The world is happy for you, I'm happy for you.


----------



## Bleipriester (Nov 21, 2019)

longknife said:


> Is it because I know so little about computers or what?
> I got Windows10 the day it was released and have been through every single update since.
> 
> Not once have I had a problem of any kind. It works just fine and does everything I need/want it to do.


Than you are in luck. This is not about knowledge but luck. There are constant issues due to Microsoft´s policy of renewing the OS two times each year. Major issues. Most are not affected but it hits enough users to generate the news.
Also, Windows 10 sends encrypted telemetry data to Microsoft. There is no legal basis to use Windows in my country and it should be banned.
Datenschutzkonferenz: Hohe Hürden für den Einsatz von Windows 10

Of course, encrypted data cannot be used by hackers but it is also impossible to figure out if the content is within privacy terms.


----------



## Bleipriester (Nov 21, 2019)

Ringel05 said:


> Bleipriester said:
> 
> 
> > Ringel05 said:
> ...


Actually, this is not a counter argument.


----------



## Ringel05 (Nov 21, 2019)

Bleipriester said:


> Ringel05 said:
> 
> 
> > Bleipriester said:
> ...


Again with your linear thinking.  Given the majority mental makeup of the board I shouldn't expect any more.  
You have a bias in this area, you made a statement based on that bias, that's a most normal human thing to do, not being able or willing to see that is also a most normal human thing to do.  Don't like having it pointed out?  Try not to do it.........  
Maybe if you had just taken some psychology in school what I post would make sense.....


----------



## Bleipriester (Nov 21, 2019)

Ringel05 said:


> Bleipriester said:
> 
> 
> > Ringel05 said:
> ...


No, the bias is yours. You are a declared Microsoft opponent. All what you said applies to you.


----------



## Ringel05 (Nov 21, 2019)

Bleipriester said:


> Ringel05 said:
> 
> 
> > Bleipriester said:
> ...


Obviously critical thinking isn't your strong suit.........  Not to mention a severe short term memory challenge.......  Oops.


----------



## Bleipriester (Nov 21, 2019)

Ringel05 said:


> Bleipriester said:
> 
> 
> > Ringel05 said:
> ...


No your are really going off the trail. Maybe there is a psychologist around who is specialized in OS related issues.

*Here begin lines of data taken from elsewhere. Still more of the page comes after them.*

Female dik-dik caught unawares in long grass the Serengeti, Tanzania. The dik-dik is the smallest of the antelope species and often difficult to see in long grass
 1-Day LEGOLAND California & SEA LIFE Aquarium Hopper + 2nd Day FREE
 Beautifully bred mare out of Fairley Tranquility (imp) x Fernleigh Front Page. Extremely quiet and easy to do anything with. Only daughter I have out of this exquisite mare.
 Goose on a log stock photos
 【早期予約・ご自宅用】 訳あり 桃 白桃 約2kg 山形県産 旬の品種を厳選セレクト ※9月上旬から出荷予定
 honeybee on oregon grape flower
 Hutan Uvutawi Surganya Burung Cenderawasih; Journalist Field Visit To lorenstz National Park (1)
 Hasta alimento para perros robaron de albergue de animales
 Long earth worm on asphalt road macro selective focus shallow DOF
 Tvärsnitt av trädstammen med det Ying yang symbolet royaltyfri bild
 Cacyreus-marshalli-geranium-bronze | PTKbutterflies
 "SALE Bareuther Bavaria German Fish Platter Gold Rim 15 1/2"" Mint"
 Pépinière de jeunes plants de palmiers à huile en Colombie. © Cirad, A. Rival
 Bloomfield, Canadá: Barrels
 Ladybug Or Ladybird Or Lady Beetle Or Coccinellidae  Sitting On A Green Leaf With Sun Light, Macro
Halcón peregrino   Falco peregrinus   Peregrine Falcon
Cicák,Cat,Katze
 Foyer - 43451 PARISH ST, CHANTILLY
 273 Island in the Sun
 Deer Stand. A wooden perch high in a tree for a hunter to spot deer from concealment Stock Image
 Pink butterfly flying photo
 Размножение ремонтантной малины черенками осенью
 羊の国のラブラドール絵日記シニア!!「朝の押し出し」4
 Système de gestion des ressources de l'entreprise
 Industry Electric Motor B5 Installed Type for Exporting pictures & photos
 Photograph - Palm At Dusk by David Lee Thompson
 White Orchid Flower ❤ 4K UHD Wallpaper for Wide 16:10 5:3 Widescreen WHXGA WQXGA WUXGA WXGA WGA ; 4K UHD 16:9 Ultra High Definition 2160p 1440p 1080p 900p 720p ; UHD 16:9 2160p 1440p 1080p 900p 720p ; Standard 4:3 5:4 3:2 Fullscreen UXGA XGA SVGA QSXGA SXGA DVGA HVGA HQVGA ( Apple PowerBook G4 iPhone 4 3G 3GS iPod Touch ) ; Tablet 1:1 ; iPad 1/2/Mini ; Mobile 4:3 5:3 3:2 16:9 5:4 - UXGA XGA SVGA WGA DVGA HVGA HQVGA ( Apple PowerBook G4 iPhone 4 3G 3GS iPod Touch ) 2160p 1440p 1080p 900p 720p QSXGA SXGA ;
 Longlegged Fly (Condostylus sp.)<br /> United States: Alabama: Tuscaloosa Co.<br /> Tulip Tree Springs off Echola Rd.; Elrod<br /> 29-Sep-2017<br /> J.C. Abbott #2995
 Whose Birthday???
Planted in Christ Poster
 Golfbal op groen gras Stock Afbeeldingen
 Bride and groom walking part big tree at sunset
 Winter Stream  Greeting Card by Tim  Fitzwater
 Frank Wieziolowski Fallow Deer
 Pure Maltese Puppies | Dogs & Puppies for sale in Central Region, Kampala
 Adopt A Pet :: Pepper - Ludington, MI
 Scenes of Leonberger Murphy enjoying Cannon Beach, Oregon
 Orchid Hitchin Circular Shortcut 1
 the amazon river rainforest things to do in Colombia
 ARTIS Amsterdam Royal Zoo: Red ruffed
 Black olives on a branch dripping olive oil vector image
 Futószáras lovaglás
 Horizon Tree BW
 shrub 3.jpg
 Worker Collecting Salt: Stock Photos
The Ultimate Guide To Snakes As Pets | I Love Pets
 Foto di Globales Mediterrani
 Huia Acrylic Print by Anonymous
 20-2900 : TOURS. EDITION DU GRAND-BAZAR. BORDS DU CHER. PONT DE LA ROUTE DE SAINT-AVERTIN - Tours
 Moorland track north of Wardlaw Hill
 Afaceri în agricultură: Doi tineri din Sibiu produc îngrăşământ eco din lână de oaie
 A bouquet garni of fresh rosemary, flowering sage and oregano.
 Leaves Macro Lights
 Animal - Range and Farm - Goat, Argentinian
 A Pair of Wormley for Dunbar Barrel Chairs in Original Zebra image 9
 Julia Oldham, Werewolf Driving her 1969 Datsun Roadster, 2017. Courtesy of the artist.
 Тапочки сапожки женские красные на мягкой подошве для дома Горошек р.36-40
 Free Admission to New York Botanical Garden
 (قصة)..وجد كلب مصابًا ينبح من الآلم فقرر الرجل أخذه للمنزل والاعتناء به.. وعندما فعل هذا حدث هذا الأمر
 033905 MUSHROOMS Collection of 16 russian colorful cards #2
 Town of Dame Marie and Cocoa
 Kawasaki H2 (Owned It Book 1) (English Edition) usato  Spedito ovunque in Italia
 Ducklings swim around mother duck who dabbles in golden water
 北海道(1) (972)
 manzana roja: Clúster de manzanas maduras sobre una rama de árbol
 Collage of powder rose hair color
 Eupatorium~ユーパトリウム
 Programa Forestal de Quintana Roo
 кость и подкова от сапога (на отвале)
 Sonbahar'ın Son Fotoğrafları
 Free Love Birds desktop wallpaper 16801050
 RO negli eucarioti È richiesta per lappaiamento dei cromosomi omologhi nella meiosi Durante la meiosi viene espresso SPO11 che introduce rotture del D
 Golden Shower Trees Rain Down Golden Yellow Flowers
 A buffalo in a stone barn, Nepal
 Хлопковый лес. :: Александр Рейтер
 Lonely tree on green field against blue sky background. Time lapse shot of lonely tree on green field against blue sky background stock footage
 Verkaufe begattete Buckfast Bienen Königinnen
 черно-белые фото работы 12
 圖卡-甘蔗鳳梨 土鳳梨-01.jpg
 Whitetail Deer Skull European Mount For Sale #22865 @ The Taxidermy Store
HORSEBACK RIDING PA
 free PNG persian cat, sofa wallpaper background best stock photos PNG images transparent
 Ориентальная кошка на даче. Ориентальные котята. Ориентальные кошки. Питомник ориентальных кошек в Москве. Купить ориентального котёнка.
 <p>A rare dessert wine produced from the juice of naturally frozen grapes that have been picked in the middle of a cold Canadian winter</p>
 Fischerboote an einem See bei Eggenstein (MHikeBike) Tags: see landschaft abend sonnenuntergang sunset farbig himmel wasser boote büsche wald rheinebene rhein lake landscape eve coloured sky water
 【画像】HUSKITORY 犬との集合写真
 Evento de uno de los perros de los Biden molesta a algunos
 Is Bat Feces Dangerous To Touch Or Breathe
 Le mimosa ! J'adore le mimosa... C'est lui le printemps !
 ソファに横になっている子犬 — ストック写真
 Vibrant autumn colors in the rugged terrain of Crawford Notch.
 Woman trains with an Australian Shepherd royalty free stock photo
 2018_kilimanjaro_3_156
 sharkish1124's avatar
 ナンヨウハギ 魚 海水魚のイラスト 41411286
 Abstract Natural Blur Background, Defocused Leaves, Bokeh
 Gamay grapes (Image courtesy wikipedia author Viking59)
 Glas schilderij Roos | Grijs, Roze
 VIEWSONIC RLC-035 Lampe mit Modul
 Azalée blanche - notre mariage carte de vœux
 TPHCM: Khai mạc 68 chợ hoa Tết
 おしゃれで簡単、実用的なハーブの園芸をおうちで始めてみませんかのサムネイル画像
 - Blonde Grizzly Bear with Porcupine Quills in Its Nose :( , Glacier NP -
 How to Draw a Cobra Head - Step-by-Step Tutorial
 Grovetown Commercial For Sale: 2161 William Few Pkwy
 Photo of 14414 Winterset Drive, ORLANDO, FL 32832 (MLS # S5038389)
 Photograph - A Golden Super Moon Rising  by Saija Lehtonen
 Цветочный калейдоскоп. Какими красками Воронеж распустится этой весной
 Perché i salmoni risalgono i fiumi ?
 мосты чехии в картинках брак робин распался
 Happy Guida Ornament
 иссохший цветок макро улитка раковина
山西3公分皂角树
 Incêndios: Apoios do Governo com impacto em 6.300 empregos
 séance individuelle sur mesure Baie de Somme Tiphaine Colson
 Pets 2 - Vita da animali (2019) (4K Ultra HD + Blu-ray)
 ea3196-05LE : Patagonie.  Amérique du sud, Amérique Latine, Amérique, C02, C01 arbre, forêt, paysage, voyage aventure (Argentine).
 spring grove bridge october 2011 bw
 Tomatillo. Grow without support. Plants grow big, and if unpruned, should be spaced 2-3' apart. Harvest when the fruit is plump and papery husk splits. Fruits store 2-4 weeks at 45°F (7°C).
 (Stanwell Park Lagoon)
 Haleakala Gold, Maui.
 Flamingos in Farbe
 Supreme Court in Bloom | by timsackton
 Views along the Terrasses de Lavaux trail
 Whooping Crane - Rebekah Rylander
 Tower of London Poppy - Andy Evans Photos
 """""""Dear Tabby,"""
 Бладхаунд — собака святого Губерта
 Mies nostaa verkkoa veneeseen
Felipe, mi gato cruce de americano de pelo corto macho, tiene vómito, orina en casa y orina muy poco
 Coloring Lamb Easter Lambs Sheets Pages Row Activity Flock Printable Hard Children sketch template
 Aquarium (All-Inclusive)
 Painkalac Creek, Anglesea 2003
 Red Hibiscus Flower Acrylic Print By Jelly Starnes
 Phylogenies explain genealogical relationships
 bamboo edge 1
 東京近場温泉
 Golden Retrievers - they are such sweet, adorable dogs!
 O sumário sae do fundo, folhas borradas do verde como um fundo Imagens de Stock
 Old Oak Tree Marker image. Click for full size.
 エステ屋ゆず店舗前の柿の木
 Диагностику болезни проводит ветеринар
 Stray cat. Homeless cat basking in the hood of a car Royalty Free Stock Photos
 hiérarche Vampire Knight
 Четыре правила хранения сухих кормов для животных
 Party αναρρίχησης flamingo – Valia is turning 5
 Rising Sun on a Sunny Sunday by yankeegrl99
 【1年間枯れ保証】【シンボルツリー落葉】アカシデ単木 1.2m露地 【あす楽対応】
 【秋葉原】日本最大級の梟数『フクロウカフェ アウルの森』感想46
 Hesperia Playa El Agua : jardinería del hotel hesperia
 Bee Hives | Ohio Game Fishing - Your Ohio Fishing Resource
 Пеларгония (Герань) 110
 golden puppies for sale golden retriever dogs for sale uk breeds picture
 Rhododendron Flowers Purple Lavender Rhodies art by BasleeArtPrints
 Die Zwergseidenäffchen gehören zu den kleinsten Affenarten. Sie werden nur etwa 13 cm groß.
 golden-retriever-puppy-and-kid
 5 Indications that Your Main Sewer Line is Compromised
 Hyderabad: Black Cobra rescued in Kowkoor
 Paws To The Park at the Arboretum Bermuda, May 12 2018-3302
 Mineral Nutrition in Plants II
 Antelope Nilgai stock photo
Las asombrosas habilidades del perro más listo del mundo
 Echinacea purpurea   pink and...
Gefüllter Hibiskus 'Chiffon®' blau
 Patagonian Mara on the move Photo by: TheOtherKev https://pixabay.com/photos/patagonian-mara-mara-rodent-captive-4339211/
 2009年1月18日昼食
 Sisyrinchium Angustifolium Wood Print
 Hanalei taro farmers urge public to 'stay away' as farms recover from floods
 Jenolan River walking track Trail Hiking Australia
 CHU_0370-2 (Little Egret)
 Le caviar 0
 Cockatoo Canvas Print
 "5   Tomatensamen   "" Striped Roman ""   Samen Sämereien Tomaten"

You should consult him.


----------



## Ringel05 (Nov 21, 2019)

Bleipriester said:


> Ringel05 said:
> 
> 
> > Bleipriester said:
> ...


How many times have I stated *I hated Microsoft due to their "corporate arrogance"*?  Numerous.  How many times have I stated that I like Windows?  Numerous.  Guess you missed the tread I recently started where I ended up defending Microsoft for apparently starting to lose that arrogance and start listening to the end users........  A thread I think you even posted in......  Damn Blei, it must suck to be you and wrong all the time unless you're blissfully ignorant.  Not everything is as black and white as you linear thinkers see it.........


----------



## Bleipriester (Nov 21, 2019)

Ringel05 said:


> Bleipriester said:
> 
> 
> > Ringel05 said:
> ...


Nothing changed since you said something like that. And apparently, that´s nonsense. Nobody called for permanent bug infested updates, tile menus, multiple UIs and privacy issues.


----------



## Ringel05 (Nov 21, 2019)

Bleipriester said:


> Ringel05 said:
> 
> 
> > Bleipriester said:
> ...


Wow!!  You truly can't see past your own nose, can ya.  Have a nice day.


----------



## Bleipriester (Nov 21, 2019)

Ringel05 said:


> Bleipriester said:
> 
> 
> > Ringel05 said:
> ...


I will.


----------



## airplanemechanic (Nov 21, 2019)

longknife said:


> Is it because I know so little about computers or what?
> I got Windows10 the day it was released and have been through every single update since.
> 
> Not once have I had a problem of any kind. It works just fine and does everything I need/want it to do.



Then you got lucky. 

I worked at a small company that decided to upgrade to windows 10. Half the computers in the building that Win 10 detected were able to run it were not. But we only discovered that AFTER the installation and reboot, to which the screen would flicker non-stop on and off. It was because half the computers in the building were purchased together and all had the same incompatible video card. 

It took them a long time to get Win 7 back on them because the screens would flicker immediately upon reboot rendering any BIOS options unreachable.


----------



## Slyhunter (Nov 21, 2019)

Ringel05 said:


> Slyhunter said:
> 
> 
> > fncceo said:
> ...


I got started on DOS 4.01. Awesome program it was.

We'll be back to DOS before you know it. The future expects us all to have entertainment consoles that log on to the WWW and use stuff. No HDD, no ownership of software, we'll all be renters. Only the elite who still know how to use DOS will be independent from the behemoth frothing forth Microsoft vs Apple. Everyone else will die.


----------



## fncceo (Nov 21, 2019)

Slyhunter said:


> Ringel05 said:
> 
> 
> > Slyhunter said:
> ...



I use a lot of Raspberry Pi computers for projects.  They are capable of running different OS, but, most often, they use Raspbian Linux which has makes full use of command line interfaces, script programming, and graphical user interfaces.

A Raspberry Pi computer with a 64-bit processor, 2GB ram, a 4K HDMI interface, on board 2 and 5 Ghz WiFi, Bluetooth, a GBit Ethernet port, and USB-C, USB 3.0 and 2.0 ports, smaller than a pack of cigarettes, less than $50.


----------



## Ringel05 (Nov 21, 2019)

Slyhunter said:


> Ringel05 said:
> 
> 
> > Slyhunter said:
> ...


They've been saying that for the last decade........  Hasn't happened yet.


----------